EXERCISE
Swap "capture device" for "camera" throughout all the items below, change nothing else, and leave the pictures out of your answer.

+++ RECORD EXTRACTS

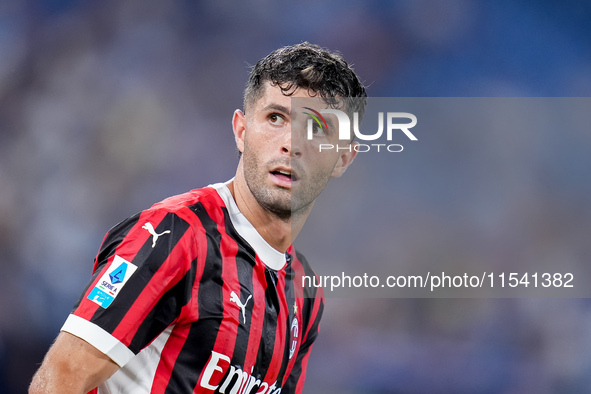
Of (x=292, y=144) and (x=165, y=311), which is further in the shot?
(x=292, y=144)

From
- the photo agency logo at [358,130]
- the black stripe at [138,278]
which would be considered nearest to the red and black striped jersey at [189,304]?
the black stripe at [138,278]

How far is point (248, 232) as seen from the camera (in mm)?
1972

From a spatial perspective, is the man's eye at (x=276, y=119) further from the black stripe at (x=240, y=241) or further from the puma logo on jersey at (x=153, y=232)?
the puma logo on jersey at (x=153, y=232)

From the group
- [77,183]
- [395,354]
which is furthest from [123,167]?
[395,354]

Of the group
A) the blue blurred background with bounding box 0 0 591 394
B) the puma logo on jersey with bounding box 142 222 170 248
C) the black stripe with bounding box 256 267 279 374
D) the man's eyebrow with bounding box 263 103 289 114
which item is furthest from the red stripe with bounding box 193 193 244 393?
the blue blurred background with bounding box 0 0 591 394

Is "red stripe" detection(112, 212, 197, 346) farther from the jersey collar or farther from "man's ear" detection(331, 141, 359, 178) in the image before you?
"man's ear" detection(331, 141, 359, 178)

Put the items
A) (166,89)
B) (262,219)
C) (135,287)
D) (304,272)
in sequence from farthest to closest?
(166,89)
(304,272)
(262,219)
(135,287)

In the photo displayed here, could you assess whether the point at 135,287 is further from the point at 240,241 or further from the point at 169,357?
the point at 240,241

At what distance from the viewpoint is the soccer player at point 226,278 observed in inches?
60.9

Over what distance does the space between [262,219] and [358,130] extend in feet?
1.77

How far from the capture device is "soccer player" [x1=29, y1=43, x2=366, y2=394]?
5.08 ft

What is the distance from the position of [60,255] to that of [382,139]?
2.36 metres

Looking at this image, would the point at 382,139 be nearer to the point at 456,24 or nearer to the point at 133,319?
the point at 133,319

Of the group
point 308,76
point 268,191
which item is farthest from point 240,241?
point 308,76
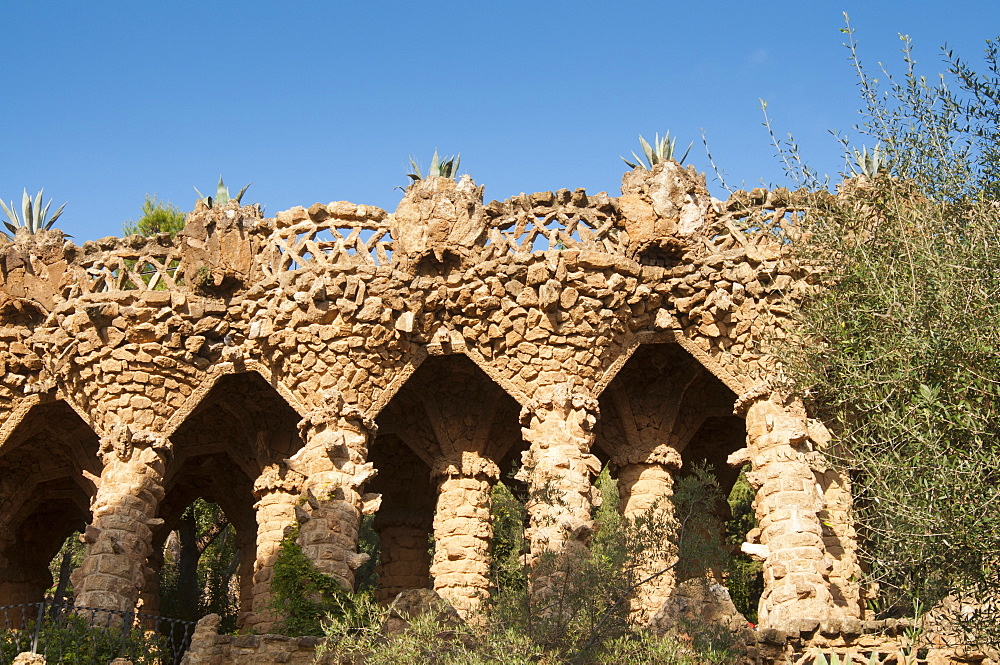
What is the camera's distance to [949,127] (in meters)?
7.46

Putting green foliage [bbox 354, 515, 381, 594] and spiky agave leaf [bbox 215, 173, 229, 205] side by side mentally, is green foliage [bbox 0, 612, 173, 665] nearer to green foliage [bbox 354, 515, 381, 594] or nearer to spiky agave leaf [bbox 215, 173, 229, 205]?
spiky agave leaf [bbox 215, 173, 229, 205]

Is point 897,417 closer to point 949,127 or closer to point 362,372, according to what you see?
point 949,127

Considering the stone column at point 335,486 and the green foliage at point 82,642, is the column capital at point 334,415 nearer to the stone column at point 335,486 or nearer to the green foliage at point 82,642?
the stone column at point 335,486

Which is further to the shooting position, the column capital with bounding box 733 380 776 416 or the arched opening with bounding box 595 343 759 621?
the arched opening with bounding box 595 343 759 621

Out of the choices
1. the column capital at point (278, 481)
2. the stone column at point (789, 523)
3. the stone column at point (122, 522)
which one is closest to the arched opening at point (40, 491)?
the stone column at point (122, 522)

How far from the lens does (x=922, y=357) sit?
21.4ft

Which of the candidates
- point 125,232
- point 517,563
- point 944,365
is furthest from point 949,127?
point 125,232

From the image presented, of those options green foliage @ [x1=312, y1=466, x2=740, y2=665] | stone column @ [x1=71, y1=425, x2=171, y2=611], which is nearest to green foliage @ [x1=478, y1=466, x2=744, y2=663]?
green foliage @ [x1=312, y1=466, x2=740, y2=665]

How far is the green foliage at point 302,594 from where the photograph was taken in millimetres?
9750

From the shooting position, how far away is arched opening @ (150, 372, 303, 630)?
13.7 metres

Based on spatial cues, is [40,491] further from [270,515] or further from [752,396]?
[752,396]

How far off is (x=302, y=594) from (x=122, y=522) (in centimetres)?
276

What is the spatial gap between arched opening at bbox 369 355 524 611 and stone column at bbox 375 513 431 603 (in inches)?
0.6

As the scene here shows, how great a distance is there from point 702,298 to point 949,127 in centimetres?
474
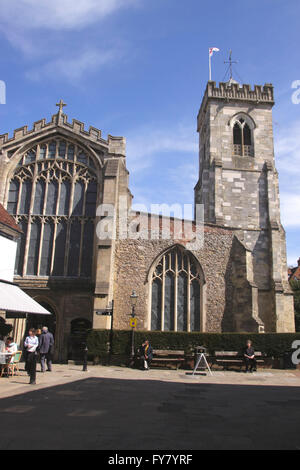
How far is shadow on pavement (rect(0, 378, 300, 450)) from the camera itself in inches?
200

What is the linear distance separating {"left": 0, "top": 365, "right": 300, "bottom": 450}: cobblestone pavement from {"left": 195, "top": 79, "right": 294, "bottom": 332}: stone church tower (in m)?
11.0

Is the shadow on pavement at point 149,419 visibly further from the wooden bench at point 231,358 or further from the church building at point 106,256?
the church building at point 106,256

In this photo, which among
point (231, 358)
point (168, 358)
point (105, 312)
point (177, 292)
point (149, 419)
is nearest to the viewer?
point (149, 419)

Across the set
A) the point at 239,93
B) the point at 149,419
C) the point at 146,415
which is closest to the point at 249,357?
the point at 146,415

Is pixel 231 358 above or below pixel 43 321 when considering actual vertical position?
below

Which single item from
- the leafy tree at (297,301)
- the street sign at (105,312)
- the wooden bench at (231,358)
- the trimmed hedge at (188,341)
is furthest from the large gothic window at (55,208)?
the leafy tree at (297,301)

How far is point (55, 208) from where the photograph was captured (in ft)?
70.5

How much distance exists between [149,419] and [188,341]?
11.5 metres

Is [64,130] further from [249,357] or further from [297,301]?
[297,301]

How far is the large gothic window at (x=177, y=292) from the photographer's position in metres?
20.7

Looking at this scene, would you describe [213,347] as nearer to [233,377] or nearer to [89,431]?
[233,377]

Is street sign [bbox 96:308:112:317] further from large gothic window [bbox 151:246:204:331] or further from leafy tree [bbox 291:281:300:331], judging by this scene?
leafy tree [bbox 291:281:300:331]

++++++

FINAL ANSWER
Of (x=292, y=144) and (x=165, y=311), which is further in the shot?
(x=292, y=144)

From
- the photo agency logo at [358,130]
- the black stripe at [138,278]
which would be considered nearest to the red and black striped jersey at [189,304]?
the black stripe at [138,278]

How far is point (248, 232) as seen from the camera (in mm)?
1972

From a spatial perspective, is the man's eye at (x=276, y=119) further from the black stripe at (x=240, y=241) or further from the puma logo on jersey at (x=153, y=232)?
the puma logo on jersey at (x=153, y=232)

From the group
- [77,183]
- [395,354]
which is furthest from [123,167]?
[395,354]

Of the group
A) the blue blurred background with bounding box 0 0 591 394
B) the puma logo on jersey with bounding box 142 222 170 248
C) the black stripe with bounding box 256 267 279 374
D) the man's eyebrow with bounding box 263 103 289 114
which item is furthest from the red stripe with bounding box 193 193 244 393?
the blue blurred background with bounding box 0 0 591 394

Is "red stripe" detection(112, 212, 197, 346) farther from the jersey collar or farther from "man's ear" detection(331, 141, 359, 178) in the image before you?
"man's ear" detection(331, 141, 359, 178)

Put the items
A) (166,89)
B) (262,219)
C) (135,287)
D) (304,272)
in sequence from farthest to closest?
(166,89)
(304,272)
(262,219)
(135,287)

In the photo displayed here, could you assess whether the point at 135,287 is further from the point at 240,241 or further from the point at 169,357?
the point at 240,241

At what distance from the viewpoint is the soccer player at point 226,278 observed in inches?
60.9

Over what distance does the space between [262,219] and [358,130] extend in feet?
1.77

How far from the camera is "soccer player" [x1=29, y1=43, x2=366, y2=394]?
5.08 ft

What is the distance from the position of [60,255] to that of [382,139]?
2.36 metres

Looking at this image, would the point at 382,139 be nearer to the point at 456,24 or nearer to the point at 133,319?
the point at 133,319

Of the group
point 308,76
point 268,191
which item is farthest from point 240,241?
point 308,76
What is the camera's distance to [949,127] (in meters)?
7.46

Putting green foliage [bbox 354, 515, 381, 594] and spiky agave leaf [bbox 215, 173, 229, 205] side by side mentally, is green foliage [bbox 0, 612, 173, 665] nearer to green foliage [bbox 354, 515, 381, 594] or nearer to spiky agave leaf [bbox 215, 173, 229, 205]?
spiky agave leaf [bbox 215, 173, 229, 205]

Is point 897,417 closer to point 949,127 or closer to point 362,372, according to what you see?
point 949,127

Considering the stone column at point 335,486 and the green foliage at point 82,642, is the column capital at point 334,415 nearer to the stone column at point 335,486 or nearer to the green foliage at point 82,642?
the stone column at point 335,486

Which is further to the shooting position, the column capital with bounding box 733 380 776 416 or the arched opening with bounding box 595 343 759 621?
the arched opening with bounding box 595 343 759 621

Out of the choices
1. the column capital at point (278, 481)
2. the stone column at point (789, 523)
3. the stone column at point (122, 522)
which one is closest to the arched opening at point (40, 491)?
the stone column at point (122, 522)

How far from the lens does (x=922, y=357) sit?
21.4ft

Which of the candidates
- point 125,232
- point 517,563
- point 944,365
is furthest from point 949,127?
point 125,232

From the image presented, of those options green foliage @ [x1=312, y1=466, x2=740, y2=665] | stone column @ [x1=71, y1=425, x2=171, y2=611], which is nearest to green foliage @ [x1=478, y1=466, x2=744, y2=663]?
green foliage @ [x1=312, y1=466, x2=740, y2=665]

How far is the green foliage at point 302,594 from where the photograph was taken in millimetres?
9750

From the shooting position, how far away is arched opening @ (150, 372, 303, 630)?
13.7 metres

Based on spatial cues, is [40,491] further from [270,515] or further from [752,396]?
[752,396]

How far off is (x=302, y=594) from (x=122, y=522) (in centimetres)?
276

What is the spatial gap between arched opening at bbox 369 355 524 611 and stone column at bbox 375 513 431 603 (in inches)?
0.6

As the scene here shows, how great a distance is there from point 702,298 to point 949,127 in centimetres?
474
How far is shadow on pavement (rect(0, 378, 300, 450)) from the camera itself in inches?
200

What is the linear distance separating {"left": 0, "top": 365, "right": 300, "bottom": 450}: cobblestone pavement from {"left": 195, "top": 79, "right": 294, "bottom": 332}: stone church tower (in m)?
11.0

Is the shadow on pavement at point 149,419 visibly further from the wooden bench at point 231,358 or further from the church building at point 106,256?
the church building at point 106,256

In this photo, which among
point (231, 358)
point (168, 358)
point (105, 312)
point (177, 292)
point (149, 419)
is nearest to the viewer?
point (149, 419)

Across the set
A) the point at 239,93
B) the point at 149,419
C) the point at 146,415
which is closest to the point at 249,357?
the point at 146,415

Is pixel 231 358 above or below pixel 43 321 when considering actual vertical position?
below

Which single item from
- the leafy tree at (297,301)
- the street sign at (105,312)
- the wooden bench at (231,358)
- the trimmed hedge at (188,341)
is furthest from the large gothic window at (55,208)?
the leafy tree at (297,301)

How far is point (55, 208) from where the photograph was captured (in ft)?
70.5

How much distance exists between [149,419] and [188,341]?
11.5 metres

Is [64,130] further from [249,357] or further from [297,301]?
[297,301]

How far is the large gothic window at (x=177, y=292) from the photographer's position in metres?
20.7

Looking at this scene, would you describe [213,347] as nearer to [233,377] or nearer to [89,431]?
[233,377]

Is street sign [bbox 96:308:112:317] further from large gothic window [bbox 151:246:204:331] or further from leafy tree [bbox 291:281:300:331], judging by this scene?
leafy tree [bbox 291:281:300:331]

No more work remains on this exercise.